Document section -
Begin

KATHMANDU, SEPTEMBER 30
The Nepal Stock Exchange (Nepse) index fell by 25.48 points or 1.26 per cent in the trading week between September 24 and 28 to 2,004.30 points.
The sensitive index, which measures the performance of class 'A' stocks, dropped by 1.49 per cent to 382.94 points in the review period. Meanwhile, the float index that gauges performances of shares actually traded also lost 1.13 per cent or 1.59 points to rest at 139.22 points in the review week.
According to experts, the existing policies of the Nepal Rastra Bank (NRB) related to Rs 120 million cap on margin loans, high-risk weighted average, interest rates, and weak investor sentiment have continued to affect the market's growth.
"Although the monetary policy showed no negative signs for the share market, the long-awaited demands of the investors towards the central bank to remove the cap of Rs 120 million on margin loans, replacing credit to core-capital plus deposit (CCD) ratio to credit-deposit (CD) ratio, and reducing risk-weighted average to 100 per cent and interest rates were not mentioned in the new monetary policy. As a result, the market index has been floating around the 2,000-point threshold," Chhote Lal Rauniyar, a market analyst, said.
He shared that although companies have started to allocate dividends to shareholders alongside the entry of the festive season, there has been little improvement in the market due to weak investor sentiment at present.
"Unless that improves, the market will not see a steady growth. Investors have also requested the government to reduce capital gains tax to three per cent for the short term and by five per cent for the long term for the market's improvement.
Due to the strict monetary policy of the Nepal Ratra Bank in the previous year, banks could not disperse loans to investors which reduced investment circulation in the market. Although the financial indicators of the country have seen significant improvements compared to the past, the interest rates of the banks have not decreased which is questionable," he added.
Rauniyar, however, shared that following some improvement in financial indicators at present and the commitments made by the authorities for market improvement, the issues surrounding the share market's growth are expected to be resolved soon.

End

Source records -

Begin

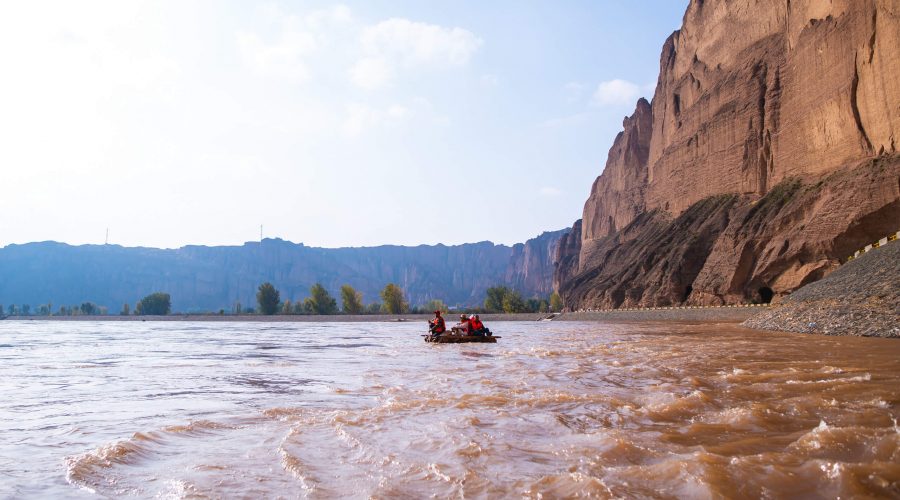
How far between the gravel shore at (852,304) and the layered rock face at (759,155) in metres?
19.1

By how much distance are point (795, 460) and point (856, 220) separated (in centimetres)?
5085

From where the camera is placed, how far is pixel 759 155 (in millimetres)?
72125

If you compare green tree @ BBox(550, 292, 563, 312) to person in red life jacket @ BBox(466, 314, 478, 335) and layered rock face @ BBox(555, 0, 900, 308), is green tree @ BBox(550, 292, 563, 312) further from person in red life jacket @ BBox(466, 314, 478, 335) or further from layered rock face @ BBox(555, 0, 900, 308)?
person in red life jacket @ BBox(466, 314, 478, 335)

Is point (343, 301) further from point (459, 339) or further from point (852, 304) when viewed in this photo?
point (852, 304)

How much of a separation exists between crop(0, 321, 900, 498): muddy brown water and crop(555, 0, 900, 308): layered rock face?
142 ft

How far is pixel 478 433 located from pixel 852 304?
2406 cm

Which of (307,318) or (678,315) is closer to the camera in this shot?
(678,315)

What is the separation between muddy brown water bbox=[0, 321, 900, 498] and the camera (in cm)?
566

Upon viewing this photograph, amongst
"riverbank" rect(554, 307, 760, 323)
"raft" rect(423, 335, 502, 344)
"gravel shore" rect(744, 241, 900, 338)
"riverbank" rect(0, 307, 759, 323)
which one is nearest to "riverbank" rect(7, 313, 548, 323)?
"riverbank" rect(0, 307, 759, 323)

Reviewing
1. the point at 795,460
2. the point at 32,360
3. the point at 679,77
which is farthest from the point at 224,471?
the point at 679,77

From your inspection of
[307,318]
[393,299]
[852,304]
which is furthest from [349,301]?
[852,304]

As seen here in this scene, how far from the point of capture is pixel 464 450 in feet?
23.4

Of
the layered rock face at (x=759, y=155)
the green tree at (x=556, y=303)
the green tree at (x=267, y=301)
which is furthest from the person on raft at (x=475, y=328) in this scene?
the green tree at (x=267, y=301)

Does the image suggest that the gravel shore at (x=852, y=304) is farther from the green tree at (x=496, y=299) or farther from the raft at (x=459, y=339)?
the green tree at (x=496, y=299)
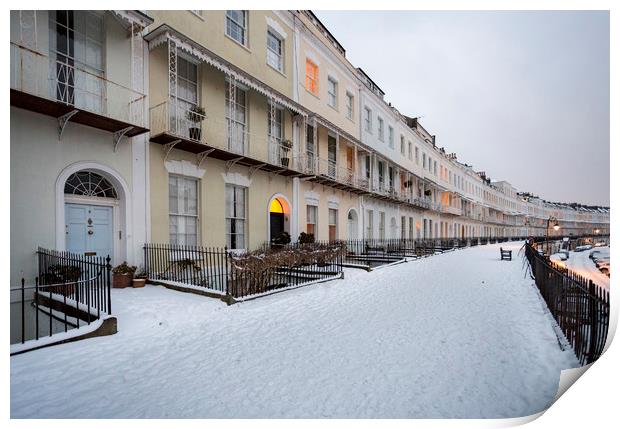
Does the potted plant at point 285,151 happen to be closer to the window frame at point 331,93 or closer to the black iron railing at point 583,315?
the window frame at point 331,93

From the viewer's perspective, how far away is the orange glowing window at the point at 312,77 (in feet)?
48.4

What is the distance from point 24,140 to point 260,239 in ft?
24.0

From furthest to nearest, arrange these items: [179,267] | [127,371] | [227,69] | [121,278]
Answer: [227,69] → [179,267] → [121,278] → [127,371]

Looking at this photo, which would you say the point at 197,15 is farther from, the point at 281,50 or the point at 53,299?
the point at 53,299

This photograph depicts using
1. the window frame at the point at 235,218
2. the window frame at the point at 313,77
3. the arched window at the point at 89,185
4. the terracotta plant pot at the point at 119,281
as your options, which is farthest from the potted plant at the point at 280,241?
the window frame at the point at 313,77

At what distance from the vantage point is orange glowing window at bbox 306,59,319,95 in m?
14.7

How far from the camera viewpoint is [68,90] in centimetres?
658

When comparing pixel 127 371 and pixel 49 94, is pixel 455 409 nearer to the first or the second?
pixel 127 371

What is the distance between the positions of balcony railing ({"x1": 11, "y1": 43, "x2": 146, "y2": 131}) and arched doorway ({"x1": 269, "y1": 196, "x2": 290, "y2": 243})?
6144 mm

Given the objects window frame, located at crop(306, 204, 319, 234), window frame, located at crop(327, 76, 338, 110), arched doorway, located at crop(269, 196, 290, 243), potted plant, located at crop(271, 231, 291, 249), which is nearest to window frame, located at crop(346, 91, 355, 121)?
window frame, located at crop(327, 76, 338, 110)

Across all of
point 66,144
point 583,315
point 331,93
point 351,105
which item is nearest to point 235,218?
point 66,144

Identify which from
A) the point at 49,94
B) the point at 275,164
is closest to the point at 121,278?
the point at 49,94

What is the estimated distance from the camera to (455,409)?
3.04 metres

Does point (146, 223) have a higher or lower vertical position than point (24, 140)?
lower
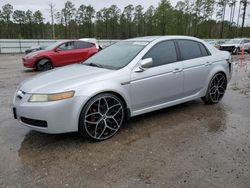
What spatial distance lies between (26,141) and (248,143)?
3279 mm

End

Complete the following -
1/ Copy the passage of the Nepal stock market article word for word, beginning at "KATHMANDU, SEPTEMBER 30" and stopping after "the market's growth.".
2/ Can you carry the Nepal stock market article forward from its last sentence?
Nothing here depends on the rows.

Answers to each task -
1/
KATHMANDU, SEPTEMBER 30
The Nepal Stock Exchange (Nepse) index fell by 25.48 points or 1.26 per cent in the trading week between September 24 and 28 to 2,004.30 points.
The sensitive index, which measures the performance of class 'A' stocks, dropped by 1.49 per cent to 382.94 points in the review period. Meanwhile, the float index that gauges performances of shares actually traded also lost 1.13 per cent or 1.59 points to rest at 139.22 points in the review week.
According to experts, the existing policies of the Nepal Rastra Bank (NRB) related to Rs 120 million cap on margin loans, high-risk weighted average, interest rates, and weak investor sentiment have continued to affect the market's growth.

2/
Altogether 31.28 million shares were traded during the review week through 296,414 transactions, which amounted to over Rs 7.80 billion. The weekly turnover was up by 5.85 per cent compared to the previous week when 24.13 million shares had changed hands through 284,156 transactions that had totalled Rs 7.36 billion.
Meanwhile, the average daily turnover in the past week was over Rs 1.84 billion and it rose to Rs 1.95 billion this week. It has to be noted, that the secondary market has remained open for just four days due to public holidays for the past two weeks compared to five trading days in a normal week.
The benchmark index had opened at 2,029.78 points on Sunday and it fell by 19.43 points by the time of closing to 2,010.35 points. The market fell by 5.90 points on Monday to 2,004.45 points before increasing by 18.46 points on Tuesday. On Wednesday, the market fell by 18.61 points to 2,004.30 points. The market remained closed on Thursday on the occasion of Indra Jatra festival.
All of the subgroups apart from microfinance, hydropower, and mutual funds landed in the red this week.
Hotels and tourism led the pack of losers after slumping by 3.32 per cent to 5,393.13 points, followed by investment, down 2.68 per cent to 69.12 points.
Development banks fell by 2.60 per cent to 3,818.77 points; trading by 2.50 per cent to 2,947.74 points; non-life insurance decreased by 2.35 per cent to 10,512.23 points; finance fell by 2.08 per cent to 1,760.52 points; others by 1.78 per cent to 1,452.97 points; life insurance by 1.77 per cent to 10,758.32 points; manufacturing and processing by 1.70 per cent to 5,254.77 points, and banking by 1.25 per cent to 1,252.78 points.
Meanwhile, microfinance rose by 0.75 per cent to 3,691.99 points; hydropower inched up by 0.62 per cent to 2,190 points and mutual funds rose by 0.53 per cent to 18.93 points.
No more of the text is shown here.